Take Time to Reimagine Your Career

Reading Time: 2 minutes

The lazy days of summer will soon end as Back to School season starts. But before they expire it is not too late to take advantage of one of the summer’s greatest strengths: the opportunity to slow down and reflect on whether your career is being guided by you or is on automatic pilot. So says author and business coach Paula Black, who has just published A Lawyers Guide to Creating a Life, Not a Living. The audiobook features the voices and real stories of lawyers from public defenders, solo practitioners, judges, professors, and corporate and government attorneys.

One of those voices belongs to Miko Brown, a trial attorney who after ten years found herself no longer happy at a prestigious litigation boutique firm but unsure what to do about it. Brown says, “I was on cruise control and doing exactly what I thought I should be doing. … For reasons that were inexplicable to me, the more I succeeded, the more push-back and resentment I started feeling from many of my colleagues. I felt as though the firm was no longer trying to lift me up. Instead, it was trying to silence and neutralize me.”

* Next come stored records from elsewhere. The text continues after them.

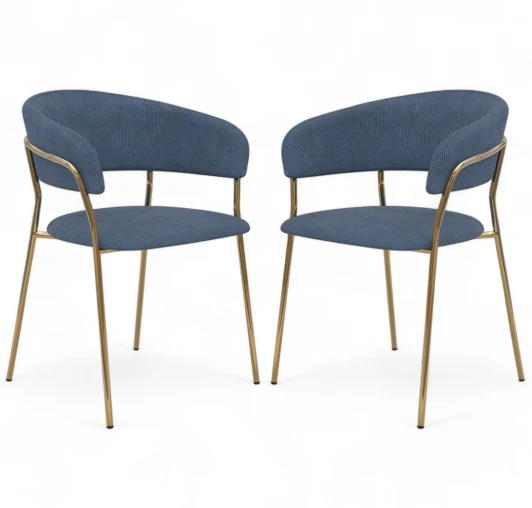 HSBI_DC72_darkblue_velvet_2 Набор из 2 стульев Whispered Fusion Hesby Вельвет/Синий арт.HSBI_DC72_darkblue_velvet_2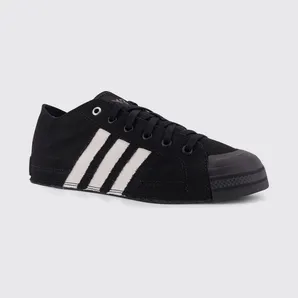 Y-3 Nizza Lo Sneakers in Canvas Black (KK3709)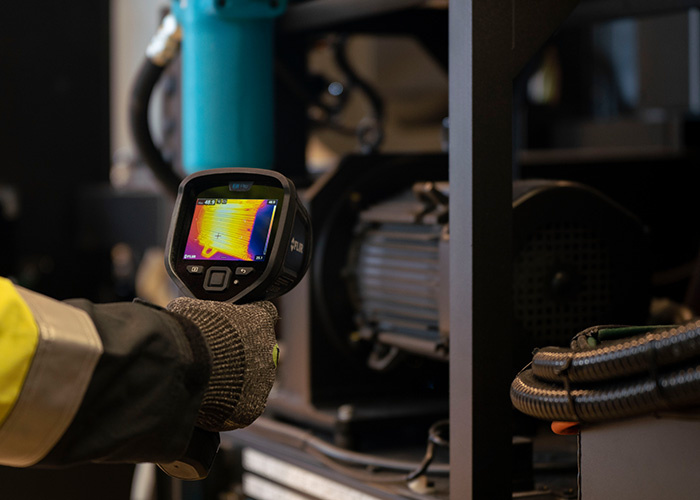 Warmtebeeldcamera voor industrie en preventief onderhoud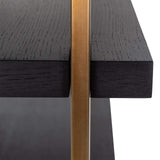 Richmond Interiors Rigley Black Oak Wood & Mirrored Display Unit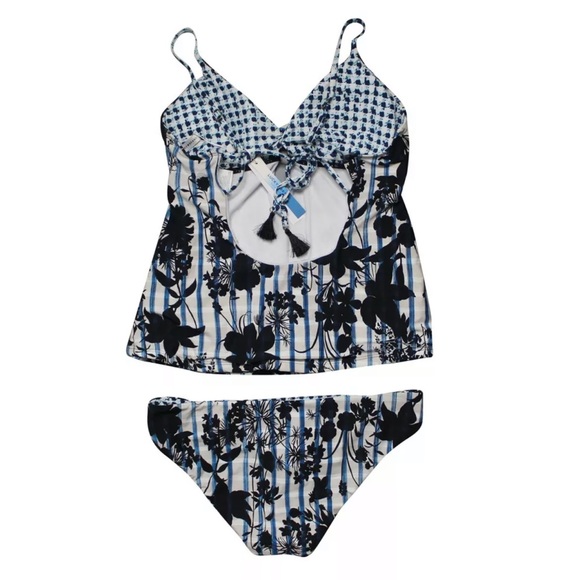 Lucky Brand 2PC Tankini Hipsters Swimsuit - Picture 2 of 6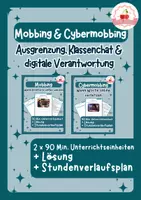 Vorschau - Stundenentwürfe - Mobbing & Cybermobbing | Materialpaket | Ethik Klasse 7–9 - Deckblatt
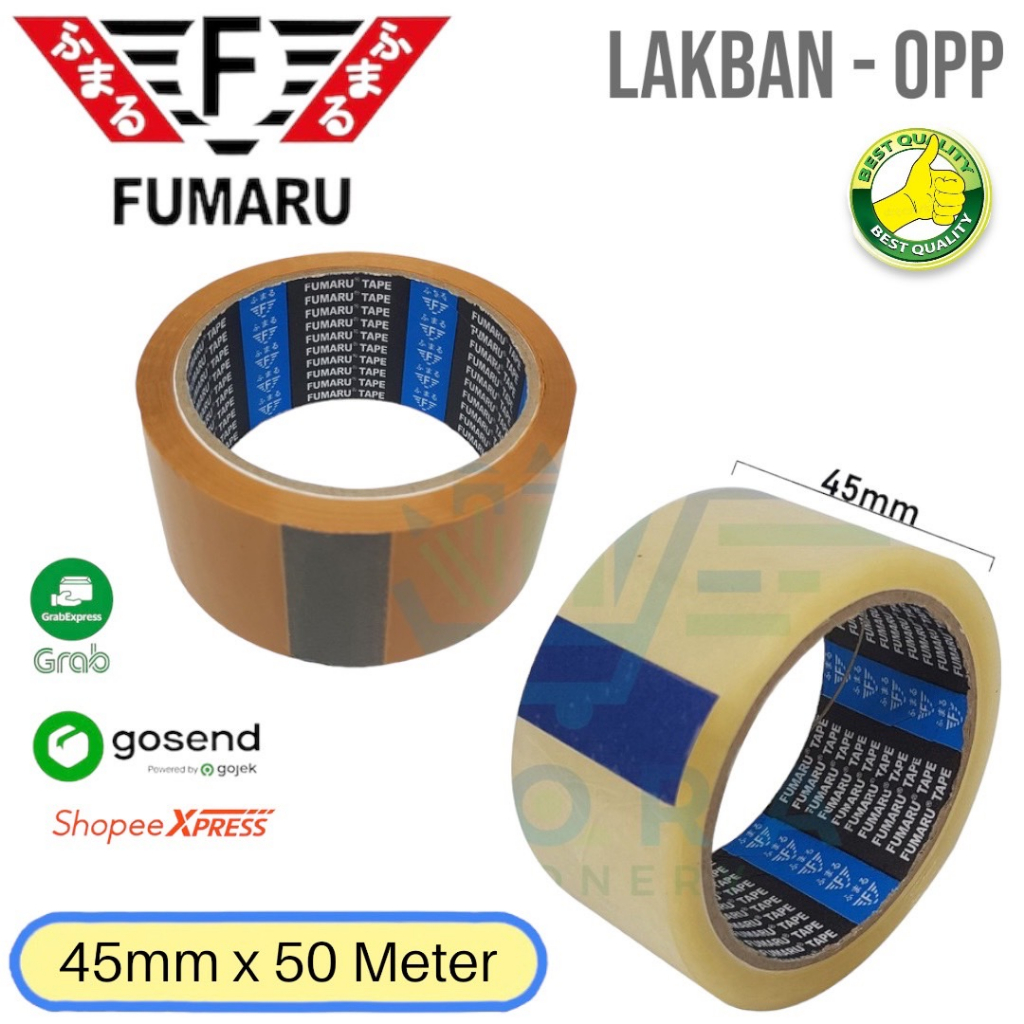 

LAKBAN FUMARU OPP BENING COKLAT ( 45 MM x 50 METER )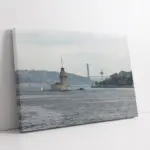 Kız Kulesi Ve Boğaziçi Köprüsü | Kanvas Tablo | Cam Tablo | Mdf Tablo | A16097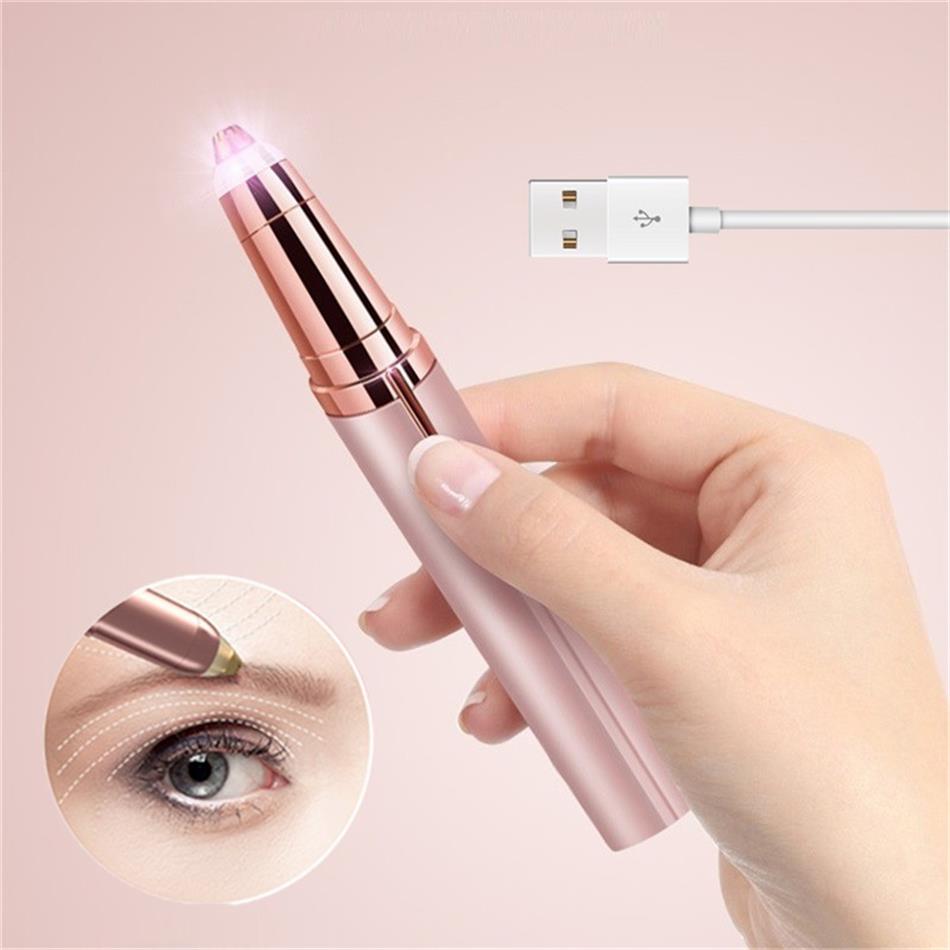 Eyebrow Razor,Facial Hair Removal for Women, (USB Rechargeable), 2 in 1 White-2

Worse still, Brown realized that the added time she was spending trying to resolve her problems at work was taking her away from her true priorities: her family and practicing law.

Black says you don’t have to be a lawyer to find inspiration in the way Brown resolved her situation. Using Brown’s story as an example, Black offers the following tips for individuals who want to stop doing what they think they should be doing and focus on what they want to do instead.

Tip No. 1: Take a step back. Realize you have choices, as Brown did, and know that there is a way out of your miserable existence.

Tip No. 2: Take inventory of what you like and what is troubling you. If you can be honest you will see the situation clearly and you can start crafting a strategy to move toward a better life as Brown did.

Tip No. 3: Get out of your own head, think outside of the box and take risks. Brown says, “As soon as I made the decision to find a new job, I felt like a 1,000-lb. weight had been lifted from my shoulders.

Tip No. 4: Tamp down the “mommy guilt.” Brown says, “When I work with clients I like in an environment that I like, the time away from my family isn’t quite as painful. I’m also a better wife, mother and friend when I’m professionally fulfilled and happy. Now, all of the energy that I previously spent fighting the naysayers, I can spend on the people and work that feed my soul.”